Atticus focused all his attention on the waters ahead, trying to read every nuance in the waves. His concentration was interrupted by the approach of a runner.

‘The second-in-command begs to report, Captain, one of the Carthaginians has broken formation and has moved alongside the lead ship.’

Atticus kept his eyes on the waters ahead. The water was calm, the rock still two thousand yards distant. He had time. His orders to Lucius could not be trusted to a runner, he needed to speak to him in person. He double-checked the waters off the bow again and then turned and ran down the length of the ship to the aft-deck. Lucius was staring through a chink in the shield wall to the galleys behind.

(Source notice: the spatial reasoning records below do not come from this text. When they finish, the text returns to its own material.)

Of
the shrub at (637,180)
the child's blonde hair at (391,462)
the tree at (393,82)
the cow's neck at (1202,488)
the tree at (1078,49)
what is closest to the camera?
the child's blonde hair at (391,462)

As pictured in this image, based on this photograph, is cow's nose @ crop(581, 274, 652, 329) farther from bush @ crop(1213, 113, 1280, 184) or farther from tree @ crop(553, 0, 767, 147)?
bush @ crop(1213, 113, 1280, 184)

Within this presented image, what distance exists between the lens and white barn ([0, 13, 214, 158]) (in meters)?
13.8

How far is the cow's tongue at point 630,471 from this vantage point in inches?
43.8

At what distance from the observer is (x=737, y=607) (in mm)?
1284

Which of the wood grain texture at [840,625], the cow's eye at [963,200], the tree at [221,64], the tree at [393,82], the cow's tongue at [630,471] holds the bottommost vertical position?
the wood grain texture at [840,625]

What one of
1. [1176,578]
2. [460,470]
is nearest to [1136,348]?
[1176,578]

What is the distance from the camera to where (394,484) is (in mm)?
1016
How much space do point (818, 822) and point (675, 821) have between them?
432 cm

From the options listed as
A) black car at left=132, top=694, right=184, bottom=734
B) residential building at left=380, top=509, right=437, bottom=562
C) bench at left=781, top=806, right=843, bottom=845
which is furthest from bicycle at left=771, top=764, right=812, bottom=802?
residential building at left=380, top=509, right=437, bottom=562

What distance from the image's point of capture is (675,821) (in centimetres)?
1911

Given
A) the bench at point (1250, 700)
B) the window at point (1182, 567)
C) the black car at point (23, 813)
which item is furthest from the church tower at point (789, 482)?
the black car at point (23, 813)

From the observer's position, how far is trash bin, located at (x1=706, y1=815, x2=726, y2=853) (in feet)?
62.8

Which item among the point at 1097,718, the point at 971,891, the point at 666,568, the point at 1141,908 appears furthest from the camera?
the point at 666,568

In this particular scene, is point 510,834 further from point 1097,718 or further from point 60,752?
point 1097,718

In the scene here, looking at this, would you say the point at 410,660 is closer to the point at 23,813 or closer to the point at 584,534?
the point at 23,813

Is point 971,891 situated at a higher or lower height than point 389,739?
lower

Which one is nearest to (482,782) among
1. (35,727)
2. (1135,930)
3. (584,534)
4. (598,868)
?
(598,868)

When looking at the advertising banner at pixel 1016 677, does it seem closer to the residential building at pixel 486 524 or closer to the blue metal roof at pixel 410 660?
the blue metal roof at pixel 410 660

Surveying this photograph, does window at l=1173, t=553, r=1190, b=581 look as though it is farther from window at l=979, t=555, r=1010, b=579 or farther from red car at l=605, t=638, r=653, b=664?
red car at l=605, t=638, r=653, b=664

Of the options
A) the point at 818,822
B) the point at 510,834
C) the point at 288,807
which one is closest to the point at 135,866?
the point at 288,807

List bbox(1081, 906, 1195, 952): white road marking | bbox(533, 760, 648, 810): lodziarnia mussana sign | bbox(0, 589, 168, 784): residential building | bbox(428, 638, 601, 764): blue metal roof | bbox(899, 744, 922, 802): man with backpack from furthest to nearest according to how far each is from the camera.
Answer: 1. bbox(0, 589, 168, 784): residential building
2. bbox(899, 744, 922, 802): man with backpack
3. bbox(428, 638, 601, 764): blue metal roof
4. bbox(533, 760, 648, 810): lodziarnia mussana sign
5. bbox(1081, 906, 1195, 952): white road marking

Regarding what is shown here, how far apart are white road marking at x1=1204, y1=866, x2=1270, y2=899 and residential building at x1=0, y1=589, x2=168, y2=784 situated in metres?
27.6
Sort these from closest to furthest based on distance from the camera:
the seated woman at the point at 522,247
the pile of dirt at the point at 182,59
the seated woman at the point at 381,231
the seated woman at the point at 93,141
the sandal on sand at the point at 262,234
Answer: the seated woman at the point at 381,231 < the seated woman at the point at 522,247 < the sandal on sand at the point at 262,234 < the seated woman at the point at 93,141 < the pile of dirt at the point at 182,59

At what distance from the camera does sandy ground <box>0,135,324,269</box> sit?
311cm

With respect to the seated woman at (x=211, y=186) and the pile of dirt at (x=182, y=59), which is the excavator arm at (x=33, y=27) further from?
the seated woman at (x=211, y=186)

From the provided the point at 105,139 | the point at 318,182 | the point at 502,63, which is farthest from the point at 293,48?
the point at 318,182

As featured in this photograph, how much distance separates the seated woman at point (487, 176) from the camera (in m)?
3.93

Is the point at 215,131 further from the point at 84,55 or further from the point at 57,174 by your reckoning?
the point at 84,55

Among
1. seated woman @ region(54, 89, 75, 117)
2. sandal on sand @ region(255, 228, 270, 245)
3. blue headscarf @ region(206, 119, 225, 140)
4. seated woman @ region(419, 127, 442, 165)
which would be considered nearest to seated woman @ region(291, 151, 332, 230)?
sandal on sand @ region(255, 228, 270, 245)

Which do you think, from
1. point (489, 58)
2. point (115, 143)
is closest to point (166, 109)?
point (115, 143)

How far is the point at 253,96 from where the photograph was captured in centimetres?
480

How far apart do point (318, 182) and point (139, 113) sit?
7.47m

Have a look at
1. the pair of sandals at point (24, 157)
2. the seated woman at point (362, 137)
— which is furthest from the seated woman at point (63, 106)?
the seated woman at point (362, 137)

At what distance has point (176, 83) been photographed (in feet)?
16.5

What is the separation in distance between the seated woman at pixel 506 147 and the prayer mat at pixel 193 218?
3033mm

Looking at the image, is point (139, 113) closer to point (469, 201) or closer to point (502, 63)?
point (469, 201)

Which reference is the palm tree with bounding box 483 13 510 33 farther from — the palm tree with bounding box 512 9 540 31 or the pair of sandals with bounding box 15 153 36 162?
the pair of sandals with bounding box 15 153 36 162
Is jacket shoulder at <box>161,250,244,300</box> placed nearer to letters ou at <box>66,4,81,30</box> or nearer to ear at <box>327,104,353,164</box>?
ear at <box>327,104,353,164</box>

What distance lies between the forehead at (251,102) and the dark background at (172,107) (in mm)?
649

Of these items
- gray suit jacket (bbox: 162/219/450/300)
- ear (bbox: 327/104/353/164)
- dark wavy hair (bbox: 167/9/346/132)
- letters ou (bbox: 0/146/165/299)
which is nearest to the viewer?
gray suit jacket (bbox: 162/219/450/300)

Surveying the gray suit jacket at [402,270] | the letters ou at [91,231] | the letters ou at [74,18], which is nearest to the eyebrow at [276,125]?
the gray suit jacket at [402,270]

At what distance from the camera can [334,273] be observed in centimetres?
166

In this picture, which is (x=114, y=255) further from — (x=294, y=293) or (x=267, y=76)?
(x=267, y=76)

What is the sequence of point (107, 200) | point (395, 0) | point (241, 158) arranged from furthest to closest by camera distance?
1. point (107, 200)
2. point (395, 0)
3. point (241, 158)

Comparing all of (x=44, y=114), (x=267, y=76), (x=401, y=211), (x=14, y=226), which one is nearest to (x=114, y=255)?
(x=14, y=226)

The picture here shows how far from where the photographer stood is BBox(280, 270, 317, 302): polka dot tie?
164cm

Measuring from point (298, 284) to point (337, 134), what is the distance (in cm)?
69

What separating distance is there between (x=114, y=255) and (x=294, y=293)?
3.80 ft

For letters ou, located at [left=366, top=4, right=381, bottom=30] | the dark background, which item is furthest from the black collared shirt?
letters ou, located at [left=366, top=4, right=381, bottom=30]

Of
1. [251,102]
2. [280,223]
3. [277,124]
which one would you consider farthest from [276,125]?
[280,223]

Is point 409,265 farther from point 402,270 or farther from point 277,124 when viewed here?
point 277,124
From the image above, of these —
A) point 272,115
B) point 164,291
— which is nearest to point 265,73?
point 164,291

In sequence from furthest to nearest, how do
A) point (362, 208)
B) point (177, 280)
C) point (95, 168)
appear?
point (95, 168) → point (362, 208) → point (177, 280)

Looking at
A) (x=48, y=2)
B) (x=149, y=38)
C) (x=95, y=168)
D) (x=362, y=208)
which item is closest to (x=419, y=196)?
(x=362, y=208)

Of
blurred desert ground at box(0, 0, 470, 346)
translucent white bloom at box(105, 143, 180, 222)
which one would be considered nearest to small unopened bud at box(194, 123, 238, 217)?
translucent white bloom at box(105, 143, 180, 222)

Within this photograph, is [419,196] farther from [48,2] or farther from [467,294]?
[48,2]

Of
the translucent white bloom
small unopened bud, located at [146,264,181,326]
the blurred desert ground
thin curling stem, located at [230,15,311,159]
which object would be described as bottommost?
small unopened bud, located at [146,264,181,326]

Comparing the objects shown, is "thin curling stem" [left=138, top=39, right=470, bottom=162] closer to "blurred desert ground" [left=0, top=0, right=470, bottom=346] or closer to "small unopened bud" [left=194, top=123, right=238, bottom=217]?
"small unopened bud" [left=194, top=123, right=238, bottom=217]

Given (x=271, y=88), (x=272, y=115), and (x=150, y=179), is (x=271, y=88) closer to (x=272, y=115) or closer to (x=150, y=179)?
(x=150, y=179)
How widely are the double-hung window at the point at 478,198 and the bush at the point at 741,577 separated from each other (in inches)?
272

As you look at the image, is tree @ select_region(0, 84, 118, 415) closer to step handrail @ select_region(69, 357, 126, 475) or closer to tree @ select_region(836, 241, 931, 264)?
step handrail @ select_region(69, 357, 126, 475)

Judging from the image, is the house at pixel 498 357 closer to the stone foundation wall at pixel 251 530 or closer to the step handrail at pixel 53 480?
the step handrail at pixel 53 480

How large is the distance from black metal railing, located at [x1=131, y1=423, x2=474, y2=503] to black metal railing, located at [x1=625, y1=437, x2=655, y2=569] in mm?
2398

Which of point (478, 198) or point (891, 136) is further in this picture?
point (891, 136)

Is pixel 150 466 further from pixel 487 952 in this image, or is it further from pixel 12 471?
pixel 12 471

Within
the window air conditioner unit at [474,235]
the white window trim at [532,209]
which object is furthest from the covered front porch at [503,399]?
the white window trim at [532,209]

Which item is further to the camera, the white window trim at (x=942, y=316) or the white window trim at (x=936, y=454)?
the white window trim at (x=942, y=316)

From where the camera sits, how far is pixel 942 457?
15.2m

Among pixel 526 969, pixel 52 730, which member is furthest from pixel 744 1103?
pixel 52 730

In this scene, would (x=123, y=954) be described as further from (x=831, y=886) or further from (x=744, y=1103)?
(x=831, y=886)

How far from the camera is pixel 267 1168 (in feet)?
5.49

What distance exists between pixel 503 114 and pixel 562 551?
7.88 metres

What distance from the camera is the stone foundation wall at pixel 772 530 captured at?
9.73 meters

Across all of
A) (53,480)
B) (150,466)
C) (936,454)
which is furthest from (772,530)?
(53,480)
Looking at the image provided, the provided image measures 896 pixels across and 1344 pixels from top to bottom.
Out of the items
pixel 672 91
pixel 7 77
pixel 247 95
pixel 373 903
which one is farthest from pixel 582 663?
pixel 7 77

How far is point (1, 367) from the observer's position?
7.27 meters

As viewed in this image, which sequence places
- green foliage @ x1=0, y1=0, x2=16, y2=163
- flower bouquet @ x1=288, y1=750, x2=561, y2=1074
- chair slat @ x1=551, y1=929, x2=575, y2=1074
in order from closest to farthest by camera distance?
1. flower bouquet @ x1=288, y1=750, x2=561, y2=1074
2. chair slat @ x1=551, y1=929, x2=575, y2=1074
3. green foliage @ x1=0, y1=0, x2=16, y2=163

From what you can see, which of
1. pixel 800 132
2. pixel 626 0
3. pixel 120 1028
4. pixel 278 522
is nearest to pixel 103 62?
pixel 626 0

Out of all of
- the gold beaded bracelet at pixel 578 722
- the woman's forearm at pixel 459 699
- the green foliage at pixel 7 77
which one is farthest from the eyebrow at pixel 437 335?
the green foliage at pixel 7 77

‘Report, Lucius,’ Atticus said.

The second-in-command turned and straightened. ‘Just as we expected, Captain, one of the Carthaginians has broken off and has just increased to attack speed. She’s already closing the gap. The other two have taken up flanking positions on her starboard and port aft-quarters, but they are maintaining battle speed.’

Atticus brushed past Lucius to look through the shield wall to see for himself. The three Carthaginian galleys were in arrow formation as before, but now the lead ship was outpacing the other two.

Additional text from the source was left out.